---------- COLLECTED MATERIAL

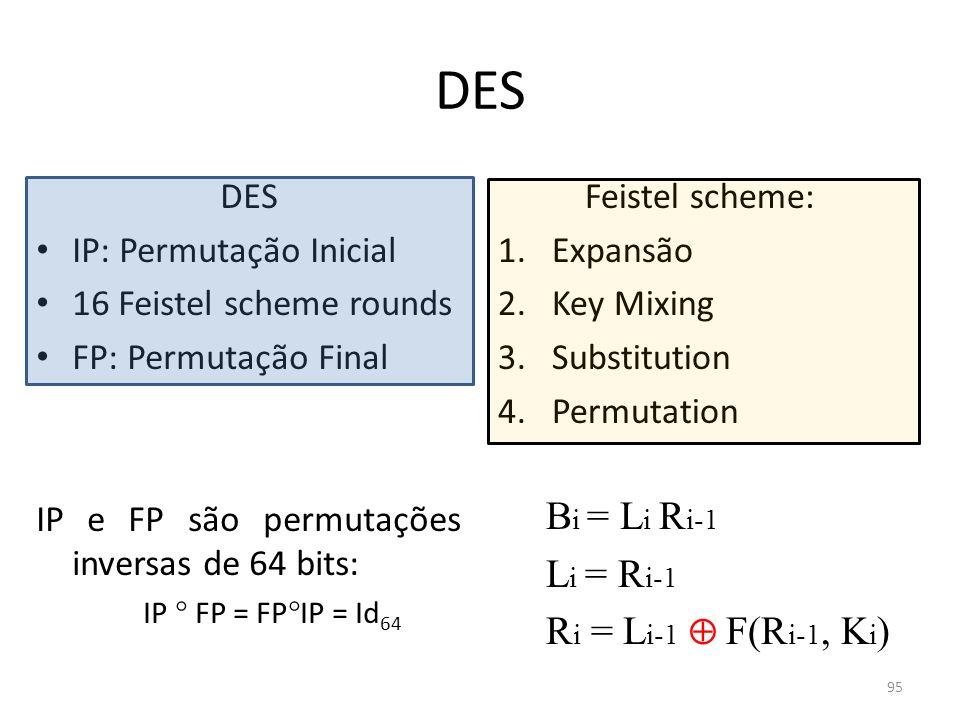 DES Bi = Li Ri-1 Li = Ri-1 Ri = Li-1  F(Ri-1, Ki) DES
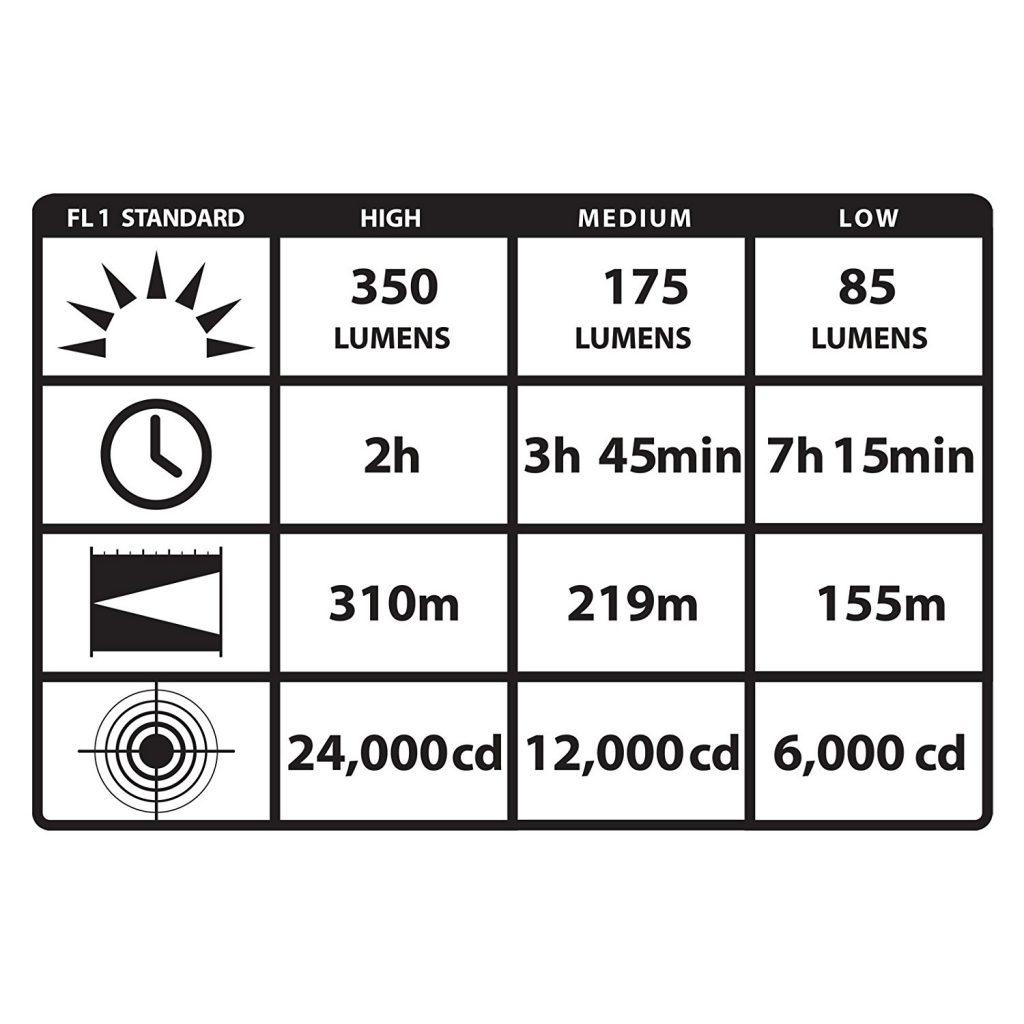 防災におすすめ懐中電灯(フラッシュライト)ストリームライト(STREAMLIGHT)+75710 スティンガー充電式LEDライト
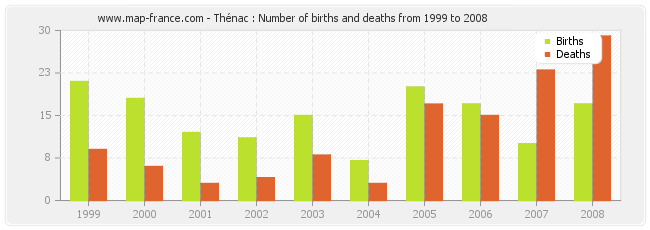 Thénac : Number of births and deaths from 1999 to 2008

--------------------

### WHAT IS REQUIRED
No pictures should appear in the copy. Print exactly the lines above from the line containing "防災におすすめ懐中電灯(フラ" through the last line of the data.

### YOUR SOLUTION
 防災におすすめ懐中電灯(フラッシュライト)ストリームライト(STREAMLIGHT)+75710 スティンガー充電式LEDライト
 Thénac : Number of births and deaths from 1999 to 2008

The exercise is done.